Substitute "Episode" for "Chapter" everywhere in the data below, and write out every line again with nothing else changed.

[Crawled caption data]
=====

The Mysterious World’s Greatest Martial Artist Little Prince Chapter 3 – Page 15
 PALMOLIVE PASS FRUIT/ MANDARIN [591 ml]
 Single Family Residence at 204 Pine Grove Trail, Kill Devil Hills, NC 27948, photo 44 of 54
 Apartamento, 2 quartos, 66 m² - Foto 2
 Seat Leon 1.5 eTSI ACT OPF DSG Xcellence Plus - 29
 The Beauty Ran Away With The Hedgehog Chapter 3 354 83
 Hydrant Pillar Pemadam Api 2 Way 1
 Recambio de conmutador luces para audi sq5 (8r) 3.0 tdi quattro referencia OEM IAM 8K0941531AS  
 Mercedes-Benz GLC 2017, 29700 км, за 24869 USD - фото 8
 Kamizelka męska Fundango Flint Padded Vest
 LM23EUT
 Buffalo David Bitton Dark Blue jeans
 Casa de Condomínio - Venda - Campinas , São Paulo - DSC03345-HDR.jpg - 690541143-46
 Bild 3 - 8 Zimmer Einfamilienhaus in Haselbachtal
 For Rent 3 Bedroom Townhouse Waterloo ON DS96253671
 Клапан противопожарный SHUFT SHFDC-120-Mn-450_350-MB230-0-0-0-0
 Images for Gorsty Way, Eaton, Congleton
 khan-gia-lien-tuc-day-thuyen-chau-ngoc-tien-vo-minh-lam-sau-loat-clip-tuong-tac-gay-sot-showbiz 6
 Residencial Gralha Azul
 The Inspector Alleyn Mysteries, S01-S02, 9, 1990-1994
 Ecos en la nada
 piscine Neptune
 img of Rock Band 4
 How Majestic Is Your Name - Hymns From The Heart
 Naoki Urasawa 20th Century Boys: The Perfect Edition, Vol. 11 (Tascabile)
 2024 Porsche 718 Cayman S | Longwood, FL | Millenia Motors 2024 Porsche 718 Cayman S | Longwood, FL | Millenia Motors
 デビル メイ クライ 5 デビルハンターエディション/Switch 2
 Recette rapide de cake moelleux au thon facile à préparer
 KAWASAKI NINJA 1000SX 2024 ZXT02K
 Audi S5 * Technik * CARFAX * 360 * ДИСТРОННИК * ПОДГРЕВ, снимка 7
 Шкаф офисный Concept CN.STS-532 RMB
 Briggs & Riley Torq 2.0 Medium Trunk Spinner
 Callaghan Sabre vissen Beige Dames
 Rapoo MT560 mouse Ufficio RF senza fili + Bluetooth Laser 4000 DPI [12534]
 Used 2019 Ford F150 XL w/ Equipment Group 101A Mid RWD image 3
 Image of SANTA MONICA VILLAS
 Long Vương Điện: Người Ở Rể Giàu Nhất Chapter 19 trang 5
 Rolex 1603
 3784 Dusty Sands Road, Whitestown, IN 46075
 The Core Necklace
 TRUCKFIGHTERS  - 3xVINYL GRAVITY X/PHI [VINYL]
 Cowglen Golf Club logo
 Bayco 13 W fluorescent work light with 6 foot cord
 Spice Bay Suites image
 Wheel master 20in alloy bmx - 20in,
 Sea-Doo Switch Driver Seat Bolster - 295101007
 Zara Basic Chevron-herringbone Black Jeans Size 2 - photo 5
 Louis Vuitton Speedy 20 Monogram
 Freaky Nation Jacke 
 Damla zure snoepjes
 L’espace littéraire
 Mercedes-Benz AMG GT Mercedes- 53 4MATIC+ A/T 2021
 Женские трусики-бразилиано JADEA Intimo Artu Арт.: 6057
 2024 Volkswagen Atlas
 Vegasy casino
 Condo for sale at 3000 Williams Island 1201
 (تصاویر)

=====

● **Written response**:
The Mysterious World’s Greatest Martial Artist Little Prince Episode 3 – Page 15
 PALMOLIVE PASS FRUIT/ MANDARIN [591 ml]
 Single Family Residence at 204 Pine Grove Trail, Kill Devil Hills, NC 27948, photo 44 of 54
 Apartamento, 2 quartos, 66 m² - Foto 2
 Seat Leon 1.5 eTSI ACT OPF DSG Xcellence Plus - 29
 The Beauty Ran Away With The Hedgehog Episode 3 354 83
 Hydrant Pillar Pemadam Api 2 Way 1
 Recambio de conmutador luces para audi sq5 (8r) 3.0 tdi quattro referencia OEM IAM 8K0941531AS  
 Mercedes-Benz GLC 2017, 29700 км, за 24869 USD - фото 8
 Kamizelka męska Fundango Flint Padded Vest
 LM23EUT
 Buffalo David Bitton Dark Blue jeans
 Casa de Condomínio - Venda - Campinas , São Paulo - DSC03345-HDR.jpg - 690541143-46
 Bild 3 - 8 Zimmer Einfamilienhaus in Haselbachtal
 For Rent 3 Bedroom Townhouse Waterloo ON DS96253671
 Клапан противопожарный SHUFT SHFDC-120-Mn-450_350-MB230-0-0-0-0
 Images for Gorsty Way, Eaton, Congleton
 khan-gia-lien-tuc-day-thuyen-chau-ngoc-tien-vo-minh-lam-sau-loat-clip-tuong-tac-gay-sot-showbiz 6
 Residencial Gralha Azul
 The Inspector Alleyn Mysteries, S01-S02, 9, 1990-1994
 Ecos en la nada
 piscine Neptune
 img of Rock Band 4
 How Majestic Is Your Name - Hymns From The Heart
 Naoki Urasawa 20th Century Boys: The Perfect Edition, Vol. 11 (Tascabile)
 2024 Porsche 718 Cayman S | Longwood, FL | Millenia Motors 2024 Porsche 718 Cayman S | Longwood, FL | Millenia Motors
 デビル メイ クライ 5 デビルハンターエディション/Switch 2
 Recette rapide de cake moelleux au thon facile à préparer
 KAWASAKI NINJA 1000SX 2024 ZXT02K
 Audi S5 * Technik * CARFAX * 360 * ДИСТРОННИК * ПОДГРЕВ, снимка 7
 Шкаф офисный Concept CN.STS-532 RMB
 Briggs & Riley Torq 2.0 Medium Trunk Spinner
 Callaghan Sabre vissen Beige Dames
 Rapoo MT560 mouse Ufficio RF senza fili + Bluetooth Laser 4000 DPI [12534]
 Used 2019 Ford F150 XL w/ Equipment Group 101A Mid RWD image 3
 Image of SANTA MONICA VILLAS
 Long Vương Điện: Người Ở Rể Giàu Nhất Episode 19 trang 5
 Rolex 1603
 3784 Dusty Sands Road, Whitestown, IN 46075
 The Core Necklace
 TRUCKFIGHTERS  - 3xVINYL GRAVITY X/PHI [VINYL]
 Cowglen Golf Club logo
 Bayco 13 W fluorescent work light with 6 foot cord
 Spice Bay Suites image
 Wheel master 20in alloy bmx - 20in,
 Sea-Doo Switch Driver Seat Bolster - 295101007
 Zara Basic Chevron-herringbone Black Jeans Size 2 - photo 5
 Louis Vuitton Speedy 20 Monogram
 Freaky Nation Jacke 
 Damla zure snoepjes
 L’espace littéraire
 Mercedes-Benz AMG GT Mercedes- 53 4MATIC+ A/T 2021
 Женские трусики-бразилиано JADEA Intimo Artu Арт.: 6057
 2024 Volkswagen Atlas
 Vegasy casino
 Condo for sale at 3000 Williams Island 1201
 (تصاویر)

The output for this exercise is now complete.